━━━ INFORMATION SHOWN ━━━

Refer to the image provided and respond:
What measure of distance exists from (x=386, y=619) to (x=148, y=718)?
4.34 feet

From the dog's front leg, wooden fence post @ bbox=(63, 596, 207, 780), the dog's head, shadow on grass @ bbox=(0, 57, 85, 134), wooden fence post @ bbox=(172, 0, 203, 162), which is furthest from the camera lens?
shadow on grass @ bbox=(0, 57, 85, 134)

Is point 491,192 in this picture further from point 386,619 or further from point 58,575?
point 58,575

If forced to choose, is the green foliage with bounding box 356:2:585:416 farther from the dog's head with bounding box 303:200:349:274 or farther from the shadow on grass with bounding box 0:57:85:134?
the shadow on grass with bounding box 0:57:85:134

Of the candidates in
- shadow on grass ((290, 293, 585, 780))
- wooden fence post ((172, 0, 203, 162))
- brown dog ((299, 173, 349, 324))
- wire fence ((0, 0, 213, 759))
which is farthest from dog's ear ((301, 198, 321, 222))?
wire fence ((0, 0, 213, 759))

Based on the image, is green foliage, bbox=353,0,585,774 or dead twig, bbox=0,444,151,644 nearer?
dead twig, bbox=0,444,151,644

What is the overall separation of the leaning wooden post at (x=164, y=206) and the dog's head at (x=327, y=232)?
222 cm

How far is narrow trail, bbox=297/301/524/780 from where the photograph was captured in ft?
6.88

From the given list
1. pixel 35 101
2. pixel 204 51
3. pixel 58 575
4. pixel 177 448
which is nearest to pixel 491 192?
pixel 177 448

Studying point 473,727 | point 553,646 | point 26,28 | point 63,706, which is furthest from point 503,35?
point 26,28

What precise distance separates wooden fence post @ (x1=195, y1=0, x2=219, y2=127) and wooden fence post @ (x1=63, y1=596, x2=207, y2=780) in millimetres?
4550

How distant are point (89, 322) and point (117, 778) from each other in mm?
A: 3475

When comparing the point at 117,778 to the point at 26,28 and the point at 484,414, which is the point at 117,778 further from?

━━━

- [THE PROBLEM]
Please return all of the data above word for word, leaving out none of the entries.

- [SOLUTION FOR THIS EXERCISE]
Refer to the image provided and respond:
What measure of distance exists from (x=386, y=619) to (x=148, y=718)?
4.34 feet

From the dog's front leg, wooden fence post @ bbox=(63, 596, 207, 780), the dog's head, shadow on grass @ bbox=(0, 57, 85, 134), wooden fence post @ bbox=(172, 0, 203, 162), which is furthest from the camera lens?
shadow on grass @ bbox=(0, 57, 85, 134)

Is point 491,192 in this picture further from point 386,619 or further from point 58,575?
point 58,575

If forced to choose, is the green foliage with bounding box 356:2:585:416 farther from the dog's head with bounding box 303:200:349:274 or farther from the shadow on grass with bounding box 0:57:85:134?
the shadow on grass with bounding box 0:57:85:134

Of the candidates in
- shadow on grass ((290, 293, 585, 780))
- wooden fence post ((172, 0, 203, 162))
- brown dog ((299, 173, 349, 324))
- wire fence ((0, 0, 213, 759))
which is farthest from dog's ear ((301, 198, 321, 222))?
wire fence ((0, 0, 213, 759))

Based on the image, is green foliage, bbox=353,0,585,774 or dead twig, bbox=0,444,151,644 nearer?
dead twig, bbox=0,444,151,644

What is the overall separation of the leaning wooden post at (x=164, y=206) and the dog's head at (x=327, y=232)?
222 cm

How far is narrow trail, bbox=297/301/524/780 from where the photograph was captured in ft?
6.88

From the given list
1. pixel 35 101
2. pixel 204 51
3. pixel 58 575
4. pixel 177 448
which is nearest to pixel 491 192?
pixel 177 448

Studying point 473,727 | point 553,646 | point 26,28 | point 63,706, which is furthest from point 503,35?
point 26,28

What precise distance separates wooden fence post @ (x1=195, y1=0, x2=219, y2=127) and wooden fence post @ (x1=63, y1=596, x2=207, y2=780) in millimetres?
4550

How distant are point (89, 322) and point (117, 778) from each other in mm?
A: 3475

When comparing the point at 117,778 to the point at 26,28 and the point at 484,414, which is the point at 117,778 further from?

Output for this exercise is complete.